[BEGIN Given data]

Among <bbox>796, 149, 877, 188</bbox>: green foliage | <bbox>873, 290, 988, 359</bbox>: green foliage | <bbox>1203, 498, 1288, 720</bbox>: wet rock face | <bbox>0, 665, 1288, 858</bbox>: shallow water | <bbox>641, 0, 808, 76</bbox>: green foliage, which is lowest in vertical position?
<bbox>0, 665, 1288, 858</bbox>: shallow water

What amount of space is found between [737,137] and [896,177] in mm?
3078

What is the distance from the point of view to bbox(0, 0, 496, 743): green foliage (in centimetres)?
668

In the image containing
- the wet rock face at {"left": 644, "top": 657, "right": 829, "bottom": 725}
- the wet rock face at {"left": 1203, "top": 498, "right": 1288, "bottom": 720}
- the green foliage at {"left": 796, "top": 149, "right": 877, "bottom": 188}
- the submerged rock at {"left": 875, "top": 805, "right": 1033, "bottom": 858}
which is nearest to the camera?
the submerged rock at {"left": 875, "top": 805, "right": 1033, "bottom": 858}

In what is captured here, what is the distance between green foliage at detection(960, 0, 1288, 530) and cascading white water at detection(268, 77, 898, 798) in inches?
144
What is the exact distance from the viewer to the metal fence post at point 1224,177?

[END Given data]
[BEGIN Given data]

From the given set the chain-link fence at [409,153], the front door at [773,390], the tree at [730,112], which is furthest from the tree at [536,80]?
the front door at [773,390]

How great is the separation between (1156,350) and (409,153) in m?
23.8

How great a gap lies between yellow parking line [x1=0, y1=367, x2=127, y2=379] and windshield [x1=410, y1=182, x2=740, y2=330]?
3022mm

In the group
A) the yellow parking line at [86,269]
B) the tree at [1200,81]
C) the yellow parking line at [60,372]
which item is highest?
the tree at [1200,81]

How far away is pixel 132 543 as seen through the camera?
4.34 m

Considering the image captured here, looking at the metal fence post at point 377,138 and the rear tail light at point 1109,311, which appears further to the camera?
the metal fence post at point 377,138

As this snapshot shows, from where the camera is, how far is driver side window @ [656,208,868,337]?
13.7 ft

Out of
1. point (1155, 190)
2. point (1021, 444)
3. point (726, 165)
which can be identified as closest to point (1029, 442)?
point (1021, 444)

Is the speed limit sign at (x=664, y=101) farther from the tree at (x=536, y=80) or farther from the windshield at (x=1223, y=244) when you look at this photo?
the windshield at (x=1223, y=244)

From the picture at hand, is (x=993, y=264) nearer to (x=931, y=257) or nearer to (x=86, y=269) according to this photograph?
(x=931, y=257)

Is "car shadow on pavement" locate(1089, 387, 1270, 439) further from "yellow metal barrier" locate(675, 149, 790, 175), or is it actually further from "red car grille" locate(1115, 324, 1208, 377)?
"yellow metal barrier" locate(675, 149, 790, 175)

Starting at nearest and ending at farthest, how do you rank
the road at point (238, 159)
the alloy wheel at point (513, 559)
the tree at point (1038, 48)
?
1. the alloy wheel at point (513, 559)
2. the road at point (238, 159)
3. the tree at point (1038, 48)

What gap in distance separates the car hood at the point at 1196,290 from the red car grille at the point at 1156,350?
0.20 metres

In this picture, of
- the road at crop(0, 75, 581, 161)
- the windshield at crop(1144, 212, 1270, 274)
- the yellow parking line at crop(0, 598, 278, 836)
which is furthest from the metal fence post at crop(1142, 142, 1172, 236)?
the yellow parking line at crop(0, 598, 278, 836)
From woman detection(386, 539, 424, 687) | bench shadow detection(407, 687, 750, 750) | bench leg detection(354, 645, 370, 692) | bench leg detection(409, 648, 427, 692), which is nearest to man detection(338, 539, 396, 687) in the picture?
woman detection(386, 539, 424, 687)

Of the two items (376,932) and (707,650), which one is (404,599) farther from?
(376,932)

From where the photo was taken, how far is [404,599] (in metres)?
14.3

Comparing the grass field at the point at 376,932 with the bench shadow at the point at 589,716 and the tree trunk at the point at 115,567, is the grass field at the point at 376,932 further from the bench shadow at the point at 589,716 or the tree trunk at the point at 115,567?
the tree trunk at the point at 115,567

[END Given data]
[BEGIN Given data]

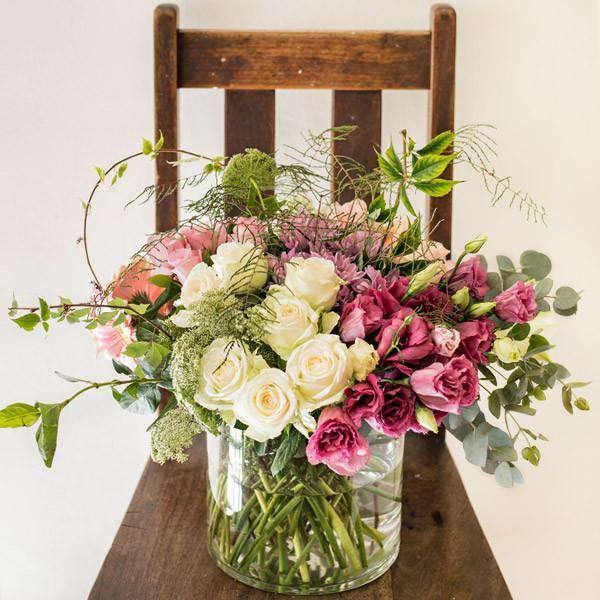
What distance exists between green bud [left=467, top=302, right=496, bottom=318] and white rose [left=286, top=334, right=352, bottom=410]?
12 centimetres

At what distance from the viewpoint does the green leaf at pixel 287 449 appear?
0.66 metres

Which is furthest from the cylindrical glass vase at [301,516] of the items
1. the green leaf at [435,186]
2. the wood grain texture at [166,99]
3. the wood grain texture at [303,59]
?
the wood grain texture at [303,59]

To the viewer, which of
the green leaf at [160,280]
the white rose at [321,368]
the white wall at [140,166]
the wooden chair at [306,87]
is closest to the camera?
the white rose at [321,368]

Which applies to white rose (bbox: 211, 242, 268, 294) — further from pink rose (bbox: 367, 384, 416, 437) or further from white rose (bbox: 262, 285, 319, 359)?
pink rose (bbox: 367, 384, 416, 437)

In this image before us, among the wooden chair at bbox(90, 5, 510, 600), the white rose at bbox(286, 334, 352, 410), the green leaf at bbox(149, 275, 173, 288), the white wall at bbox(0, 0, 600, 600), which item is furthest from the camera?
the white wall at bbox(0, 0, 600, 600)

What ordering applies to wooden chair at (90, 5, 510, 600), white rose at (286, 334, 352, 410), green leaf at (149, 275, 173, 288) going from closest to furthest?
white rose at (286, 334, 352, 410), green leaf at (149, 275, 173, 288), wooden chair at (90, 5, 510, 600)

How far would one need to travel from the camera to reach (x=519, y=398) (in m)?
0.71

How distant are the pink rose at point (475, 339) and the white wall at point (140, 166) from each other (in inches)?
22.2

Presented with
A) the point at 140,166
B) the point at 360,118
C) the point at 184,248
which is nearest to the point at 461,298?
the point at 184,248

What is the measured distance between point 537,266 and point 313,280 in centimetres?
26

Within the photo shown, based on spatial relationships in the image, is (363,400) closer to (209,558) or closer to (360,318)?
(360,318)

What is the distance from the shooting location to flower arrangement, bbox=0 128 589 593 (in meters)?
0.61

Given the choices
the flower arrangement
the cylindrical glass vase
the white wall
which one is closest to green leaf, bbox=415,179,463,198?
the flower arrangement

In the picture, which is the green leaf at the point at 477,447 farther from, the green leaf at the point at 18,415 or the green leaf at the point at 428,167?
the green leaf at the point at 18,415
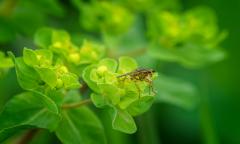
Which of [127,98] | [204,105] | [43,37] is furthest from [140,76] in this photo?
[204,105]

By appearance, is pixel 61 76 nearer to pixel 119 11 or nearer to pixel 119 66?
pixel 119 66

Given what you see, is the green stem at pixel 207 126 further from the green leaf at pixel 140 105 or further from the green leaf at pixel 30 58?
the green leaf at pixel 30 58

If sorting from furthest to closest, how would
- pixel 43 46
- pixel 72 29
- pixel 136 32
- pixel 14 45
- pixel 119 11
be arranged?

[END Given data]

### Task description
Output as a numbered list the lines from the one containing "What amount of" up to and including the one containing "What is the exact", leaving out blank lines.

### Exercise solution
1. What amount of space is found between [737,137] and [896,177] in mm?
2. 3078
3. What is the distance from the point of view to bbox(0, 0, 496, 743): green foliage (in centimetres)?
4. 668
5. In the image containing
6. - the wet rock face at {"left": 644, "top": 657, "right": 829, "bottom": 725}
7. - the wet rock face at {"left": 1203, "top": 498, "right": 1288, "bottom": 720}
8. - the green foliage at {"left": 796, "top": 149, "right": 877, "bottom": 188}
9. - the submerged rock at {"left": 875, "top": 805, "right": 1033, "bottom": 858}
10. which is nearest to the camera?
11. the submerged rock at {"left": 875, "top": 805, "right": 1033, "bottom": 858}
12. In what is captured here, what is the distance between green foliage at detection(960, 0, 1288, 530) and cascading white water at detection(268, 77, 898, 798) in inches?
13. 144
14. What is the exact distance from the viewer to the metal fence post at point 1224,177?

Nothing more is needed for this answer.